Monday, September 19, 2005

Blame Finding Commission Won't Hear About This

I don't usually flaunt my scepticism, but there's a great story on Real Clear Politics (thanks to Catallarchy for the pointer) about all the things that went right in the aftermath of Katrina. My scepticism is about the congressional investigation into what went wrong. Do you think there's any chance they'll invite any testimony about the decentralized ad hoc community that went in and did what they could?

It does turn out that many of them were government rescue squads, military and national guard helicopters, the Louisiana Department of Wildlife and Fisheries, and so on, but that's because those are the groups that had the ability to come out in force, not because central direction or an any disaster recover plan called for it. Each of those groups acted on their own, without much coordination other than talking to other people who were helping out, and moved as quickly as they were able.
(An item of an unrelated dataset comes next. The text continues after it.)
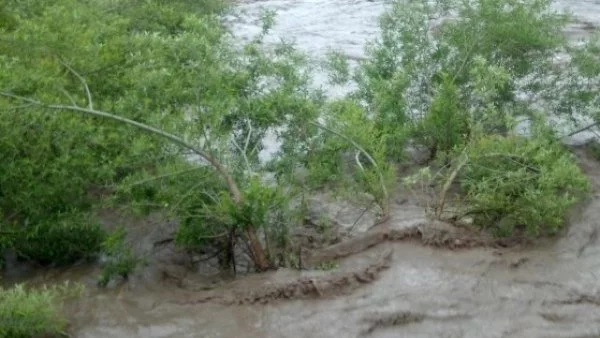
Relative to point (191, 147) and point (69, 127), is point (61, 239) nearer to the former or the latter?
point (69, 127)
The official from-the-top reaction was slow in getting started and gave the wrong orders when they gave any, and stranded, abandoned, and hindered people more often than they helped for the first few days. Private actors helped when they could (often it was only people acting alone who could get around the official barricades). The larger organizations (the Red Cross and WalMart were notable) were prepared to help, and did what they could when officials didn't get in the way.

If that message gets aired in the congression blame finding commission, there would be some danger of a resolution to decentralize our disaster planning and management. I don't expect this message to be part of the testimony.